Но не только свою внешность сумела переменить Дунь. Она ещё набралась и всяких новомодных словечек и выражений в стиле «порыв южного ветра», научилась ходить, говорить и смеяться в стиле «порыв южного ветра», научилась и ещё многому из того, чему одна женщина может научиться у другой.
Император Ы был приятно удивлён всеми этими переменами: вместо холодной и чопорной Дунь (по обыкновению одетой по моде трёхсотлетней давности, с набелённым лицом, скорее похожим на погребальную маску, чем на лицо хорошенькой девушки) к нему явилась модная шалунья.
Дунь так забавно морщила свои губки, так ловко пританцовывала, так заразительно смеялась, так звонко пела смешные детские песенки с квакающим южным акцентом, подражая Ву Ли, так «серьёзно», лукаво блестя глазами, гадала императору по линиям его руки, что император Ы и думать забыл о том, что он пригласил к себе в Северный павильон Дунь только для того, чтобы уязвить самолюбивую Ву Ли, и со всей строгостью, на какую был способен, взялся экзаменовать Дунь, сумеет ли она исполнить сегодня вечером все «312 обязательных правил» в стиле «порыв южного ветра»…
Всем, кто хочет узнать об этих правилах подробнее, я могу посоветовать не лениться и разыскать в императорской библиотеке книгу «История императорского гарема с обширными комментариями анонима», где и приводятся все те 312 обязательных правил, которым должна следовать наложница, приглашённая императором в Северный павильон.
В ту ночь императору Ы не спалось: после экзаменовки, а потом и переэкзаменовки Дунь, он развлекал себя игрой в шахматы – Дунь проиграла императору три партии кряду, а вот в четвёртой на десятом ходу сумела выиграть коня. Императора Ы ждал бы неминуемый разгром, если бы в вертограде в это время трижды не проухала сова.
Дунь тут же поняла, что это отец подаёт ей сигнал о том, что Ву Ли вошла в хижину Ю, и осмелилась просить императора о прогулке по ночному вертограду, жалуясь на духоту в Северном павильоне. Император Ы с охотой (он не хотел проигрывать партию) согласился на предложенный ему Дунь неожиданный ночной моцион.
Полная луна освещала Поддиную: в императорском вертограде было светло как днём. Дунь бежала впереди императора по тропинке и, чтобы нравиться ему, то прыгала на одной ножке, то кружилась, то пела, то есть делала всё то, что обычно делают пятилетние девочки-непоседы. Дунь так распроказничалась, что даже сбилась с тропинки и чуть было не упала, наткнувшись на плетёную корзину, валявшуюся под сливовым деревом. Когда Дунь подняла голову, она увидела привязанную к ветке сливы толстую верёвку…

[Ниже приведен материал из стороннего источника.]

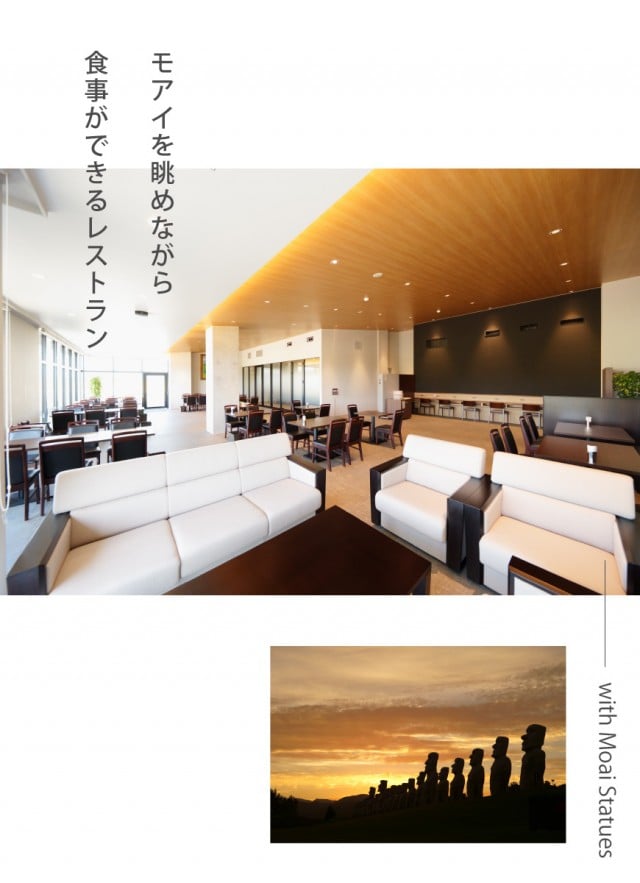 真駒内滝野霊園 アクセス・営業時間・料金情報 - じゃらんnet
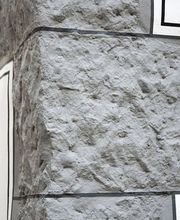 Bindella Immobilien AG Bild 7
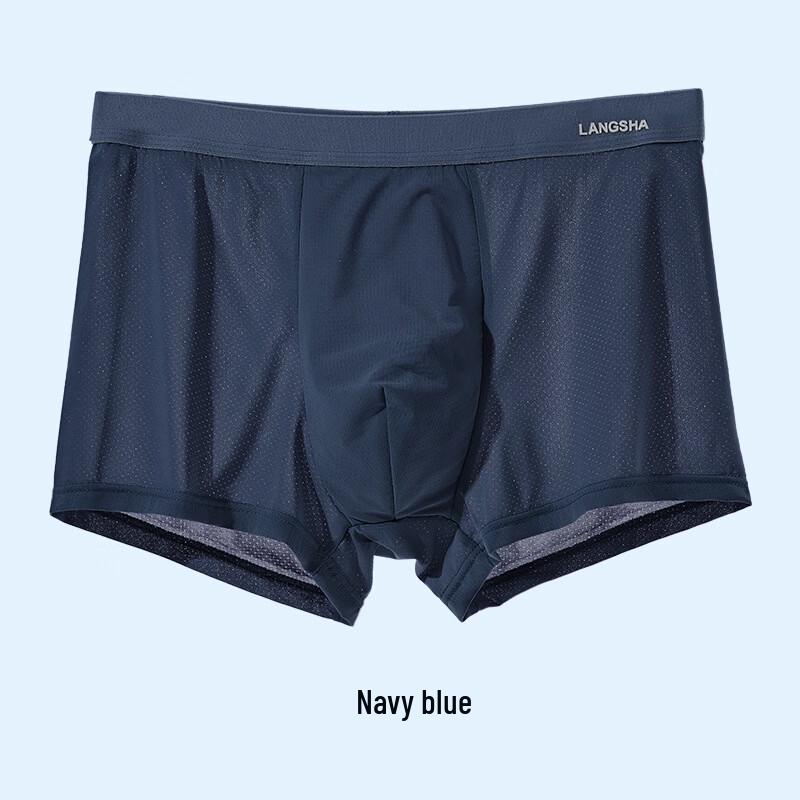 Langsha Men s Nylon Boxer Briefs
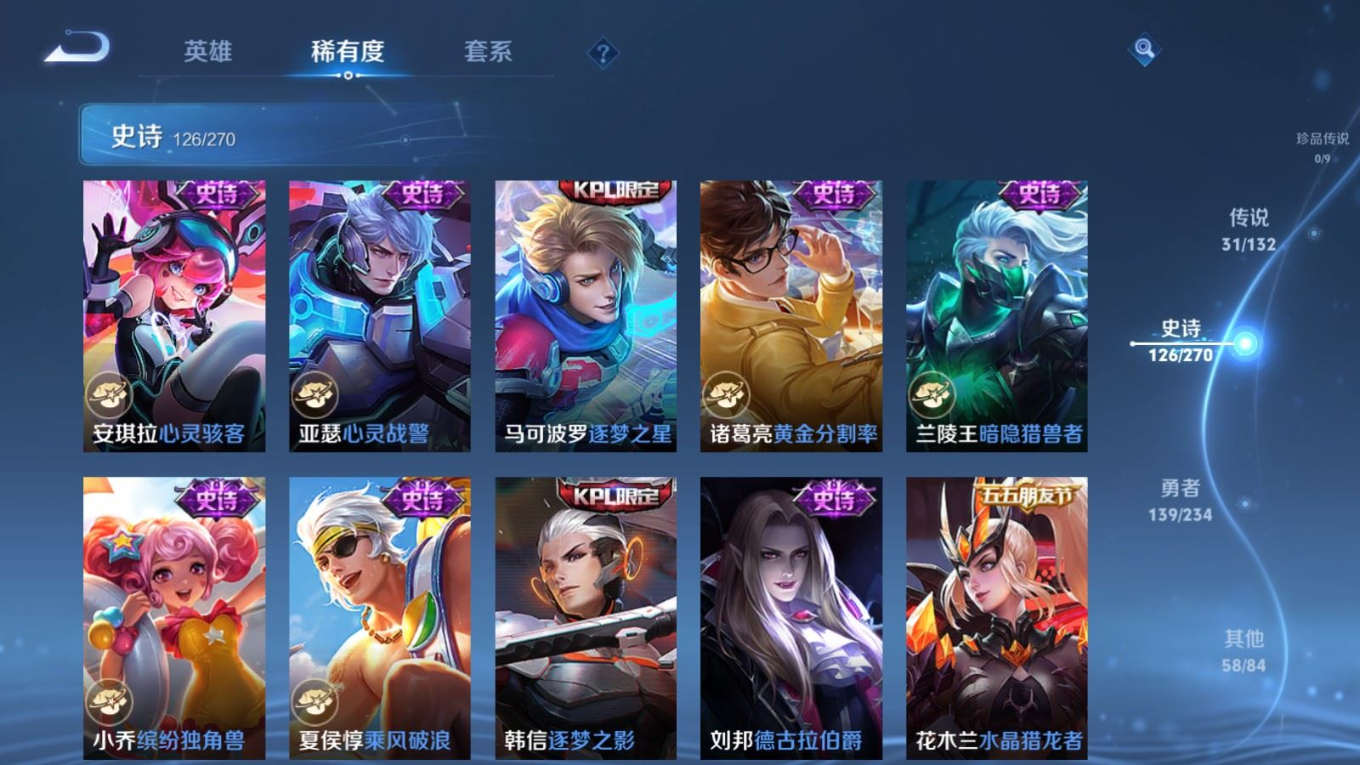 WZCMW4154671王者荣耀账号详情图21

О том, как ловко Ву Ли надула императора с этой верёвкой, весь гарем узнал от горничных девок императрицы Юй. Когда императору Ы пришлось объяснять, зачем он подарил Ву Ли ожерелья и шпильки, он оправдывался перед императрицей Юй, говоря, что если бы он не пообещал подарить Ву Ли ожерелья и шпильки, то она бы непременно повесилась. Говорили, что императрица Юй всё никак не могла взять в толк, «в чём же заключался бы ущерб для государственной казны, даже если бы эта Ву Ли и повесилась». И всех донимала вопросом:
– Неужели эта Ву Ли, за которую казна четыре года назад заплатила всего 30 золотых го (императрица добралась и до этой купчей), стоит того, чтобы теперь ей за её жизнь дарили три ожерелья и десять шпилек стоимостью в 3000 золотых го?
Императрица Юй даже тайно послала в вертоград главного прокурора По с целой дюжиной следователей, и они дознались, что Ву Ли повеситься не могла, потому что верёвка была без петли, а отрезанная петля валялась там же под деревом.